Klnn-dawan-a's protests died at the back of her tongue. A few beats later they were all heading up the stairway.

"It might already be too late," Tbv-ohnor warned grimly as they clumped hurriedly up the steps. "Commander Thrr-mezaz pulled some trick that's keeping the Human-Conquerors' warcraft out of the sky in this area—I didn't get the details. But their ground warriors were already down, and the commander's reinforcements won't get here before they do."

"Maybe we should just stay down here," Klnn-dawan-a suggested, her tail spinning harder with the exertion of the climb. "If the room is that important to them, they won't risk damaging it. We could wait until it's safe to come out."

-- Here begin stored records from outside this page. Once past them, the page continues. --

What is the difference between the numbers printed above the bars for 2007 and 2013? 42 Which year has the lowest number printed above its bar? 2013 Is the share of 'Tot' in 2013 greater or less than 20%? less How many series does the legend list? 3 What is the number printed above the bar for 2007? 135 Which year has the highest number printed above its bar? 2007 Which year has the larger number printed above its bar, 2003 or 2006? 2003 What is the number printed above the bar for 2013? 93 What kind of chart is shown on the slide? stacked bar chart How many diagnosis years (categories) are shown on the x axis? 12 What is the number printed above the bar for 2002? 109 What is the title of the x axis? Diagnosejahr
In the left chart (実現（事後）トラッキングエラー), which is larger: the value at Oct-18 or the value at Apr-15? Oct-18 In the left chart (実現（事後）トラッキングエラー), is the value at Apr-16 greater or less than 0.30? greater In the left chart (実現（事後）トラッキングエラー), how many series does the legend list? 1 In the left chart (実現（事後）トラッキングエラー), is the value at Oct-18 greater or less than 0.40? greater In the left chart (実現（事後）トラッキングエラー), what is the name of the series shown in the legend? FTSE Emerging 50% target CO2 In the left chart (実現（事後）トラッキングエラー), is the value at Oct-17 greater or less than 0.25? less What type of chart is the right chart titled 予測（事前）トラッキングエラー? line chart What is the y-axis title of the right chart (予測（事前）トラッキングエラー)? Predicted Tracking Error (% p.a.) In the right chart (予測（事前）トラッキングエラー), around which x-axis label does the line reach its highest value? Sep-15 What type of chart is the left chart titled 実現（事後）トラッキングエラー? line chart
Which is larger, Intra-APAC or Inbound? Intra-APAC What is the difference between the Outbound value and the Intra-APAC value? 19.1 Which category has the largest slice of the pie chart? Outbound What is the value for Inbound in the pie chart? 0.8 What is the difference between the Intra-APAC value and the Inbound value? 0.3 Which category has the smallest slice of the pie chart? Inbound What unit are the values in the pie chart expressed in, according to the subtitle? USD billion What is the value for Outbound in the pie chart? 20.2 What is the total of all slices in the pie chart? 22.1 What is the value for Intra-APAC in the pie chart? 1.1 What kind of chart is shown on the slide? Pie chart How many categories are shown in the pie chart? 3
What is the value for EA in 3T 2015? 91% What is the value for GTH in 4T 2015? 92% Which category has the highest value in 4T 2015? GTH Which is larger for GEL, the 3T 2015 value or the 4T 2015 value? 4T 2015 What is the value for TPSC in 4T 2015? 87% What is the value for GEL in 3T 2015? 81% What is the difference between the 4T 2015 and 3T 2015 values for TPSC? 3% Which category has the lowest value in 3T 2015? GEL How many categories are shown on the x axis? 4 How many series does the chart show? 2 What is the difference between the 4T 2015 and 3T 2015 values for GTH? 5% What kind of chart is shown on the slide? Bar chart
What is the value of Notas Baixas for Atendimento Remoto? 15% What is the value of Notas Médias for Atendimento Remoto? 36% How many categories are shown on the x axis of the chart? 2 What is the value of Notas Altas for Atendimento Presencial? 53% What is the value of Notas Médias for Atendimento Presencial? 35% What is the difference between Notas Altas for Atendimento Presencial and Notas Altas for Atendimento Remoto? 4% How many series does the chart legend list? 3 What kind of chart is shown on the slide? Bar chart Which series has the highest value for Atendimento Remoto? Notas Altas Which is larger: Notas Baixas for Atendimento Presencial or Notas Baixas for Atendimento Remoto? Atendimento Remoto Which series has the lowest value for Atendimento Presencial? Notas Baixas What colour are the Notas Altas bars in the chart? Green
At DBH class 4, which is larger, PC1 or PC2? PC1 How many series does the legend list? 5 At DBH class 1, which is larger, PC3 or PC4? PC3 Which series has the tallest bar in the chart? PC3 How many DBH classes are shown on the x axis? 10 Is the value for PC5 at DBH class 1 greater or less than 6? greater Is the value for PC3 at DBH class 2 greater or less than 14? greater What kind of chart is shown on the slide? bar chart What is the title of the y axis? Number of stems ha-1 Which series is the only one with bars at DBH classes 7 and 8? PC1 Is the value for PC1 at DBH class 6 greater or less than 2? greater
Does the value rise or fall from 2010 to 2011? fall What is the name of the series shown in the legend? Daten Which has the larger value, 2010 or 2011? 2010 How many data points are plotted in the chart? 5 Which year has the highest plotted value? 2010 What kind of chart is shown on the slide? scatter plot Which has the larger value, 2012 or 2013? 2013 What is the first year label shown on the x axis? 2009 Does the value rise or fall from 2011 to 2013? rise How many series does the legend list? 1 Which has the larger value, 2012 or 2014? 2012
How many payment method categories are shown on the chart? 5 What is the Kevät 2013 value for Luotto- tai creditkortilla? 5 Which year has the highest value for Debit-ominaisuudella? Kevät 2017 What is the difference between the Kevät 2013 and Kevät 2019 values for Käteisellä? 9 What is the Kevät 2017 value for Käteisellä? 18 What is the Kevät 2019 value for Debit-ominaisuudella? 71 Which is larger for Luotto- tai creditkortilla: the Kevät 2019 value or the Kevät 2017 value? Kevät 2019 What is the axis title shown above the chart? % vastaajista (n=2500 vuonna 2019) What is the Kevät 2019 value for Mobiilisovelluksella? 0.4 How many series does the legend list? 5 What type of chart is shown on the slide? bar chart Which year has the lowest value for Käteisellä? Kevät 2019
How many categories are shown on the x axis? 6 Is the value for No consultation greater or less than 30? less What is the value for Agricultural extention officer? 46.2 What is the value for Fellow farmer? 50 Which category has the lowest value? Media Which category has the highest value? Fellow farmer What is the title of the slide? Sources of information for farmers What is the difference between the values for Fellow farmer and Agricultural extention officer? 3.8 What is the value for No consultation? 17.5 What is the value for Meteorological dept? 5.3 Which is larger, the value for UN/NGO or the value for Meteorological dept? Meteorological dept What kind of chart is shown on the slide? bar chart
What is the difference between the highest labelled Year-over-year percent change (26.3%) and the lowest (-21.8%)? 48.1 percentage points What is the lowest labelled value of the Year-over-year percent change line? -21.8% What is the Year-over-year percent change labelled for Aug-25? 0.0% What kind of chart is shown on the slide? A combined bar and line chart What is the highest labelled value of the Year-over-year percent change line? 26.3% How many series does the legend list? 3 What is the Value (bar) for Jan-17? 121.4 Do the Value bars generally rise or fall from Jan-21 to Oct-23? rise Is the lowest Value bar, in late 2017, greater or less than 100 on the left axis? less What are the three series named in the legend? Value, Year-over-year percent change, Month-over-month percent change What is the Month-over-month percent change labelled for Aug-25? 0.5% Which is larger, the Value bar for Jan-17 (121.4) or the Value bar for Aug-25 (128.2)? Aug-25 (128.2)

"Unless they prefer destroying it to letting us have it," Tbv-ohnor countered. "In which case they'll just roll some of their explosives down the stairway."

The stuttering sounds of Human-Conqueror weapons were getting louder, and as they neared the surface, Klnn-dawan-a could hear the hissing of laser rifles as the Zhirrzh warriors returned the fire. They reached the entrance chamber at the top of the stairs to find one of the warriors crouching beside each of the walls while the third, lying on the metal floor a stride back from the entrance, methodically sprayed laser flashes back and forth across his angle of fire. "Are they out there?" Tbv-ohnor asked as they reached the chamber.

"I don't know," the warrior at the right-hand wall said. "The Elders say they're not close enough to see us yet, but I keep seeing movement out there in the trees."

"Nothing that says Elders can't make mistakes," Tbv-ohnor grunted, moving up behind him and peering cautiously outside. "Especially with the kind of visual camouflage the Human-Conquerors like to use. Question is, how do we get around them?"